Siobhan Redmond was born on 27 July 1959 in the Tollcross area of Glasgow, the second-eldest of three children to Charlotte Redmond, a drama teacher, and John Redmond, a university lecturer. Her mother, Charlotte, died of breast cancer when Siobhan was only 23 years old.
Redmond attended Park School for Girls in Glasgow’s West End. She studied English at St Andrews University and was said to have been “discovered” by playwright Liz Lochhead while performing in a student Mermaids society production. She undertook a one-year postgraduate year at the Bristol Old Vic.
She began appearing on television in the early 1980s, firstly in the sketch show There’s Nothing to Worry About! in 1982. She featured in two series of Alfresco in 1983 and 1984, but her first major television success was as George Bulman’s assistant Lucy McGinty in Bulman (1985–1987).
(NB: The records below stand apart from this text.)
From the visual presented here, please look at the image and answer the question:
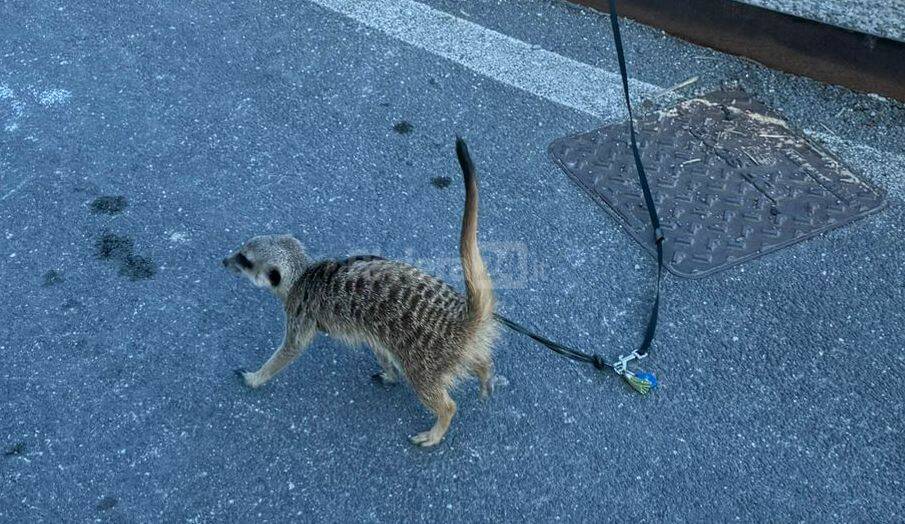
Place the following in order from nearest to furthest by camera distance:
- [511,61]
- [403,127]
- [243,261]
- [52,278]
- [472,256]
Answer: [472,256] < [243,261] < [52,278] < [403,127] < [511,61]

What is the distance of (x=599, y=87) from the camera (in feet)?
15.3

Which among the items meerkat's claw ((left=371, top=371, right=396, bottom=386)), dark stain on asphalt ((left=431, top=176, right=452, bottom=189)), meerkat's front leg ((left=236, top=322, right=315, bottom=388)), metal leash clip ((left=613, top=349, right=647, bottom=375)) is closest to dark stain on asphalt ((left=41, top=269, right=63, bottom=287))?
meerkat's front leg ((left=236, top=322, right=315, bottom=388))

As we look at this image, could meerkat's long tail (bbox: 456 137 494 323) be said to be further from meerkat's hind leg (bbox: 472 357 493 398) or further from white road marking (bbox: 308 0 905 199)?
white road marking (bbox: 308 0 905 199)

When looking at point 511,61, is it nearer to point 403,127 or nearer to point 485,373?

Over four decades she has worked consistently across TV, theatre, radio and audio drama.
She narrates Born to Be Wild, a BBC Scotland documentary series following the staff at the SSPCA Wildlife Rescue Centre in Clackmannanshire — the place where orphaned and injured wild animals from all over Scotland find help from a dedicated team of vets and carers. Siobhan has described it as her “favourite job.”
Siobhan Redmond has kept her personal life entirely out of the public eye, and reliable sources do not list any spouse, long-term partner, or children.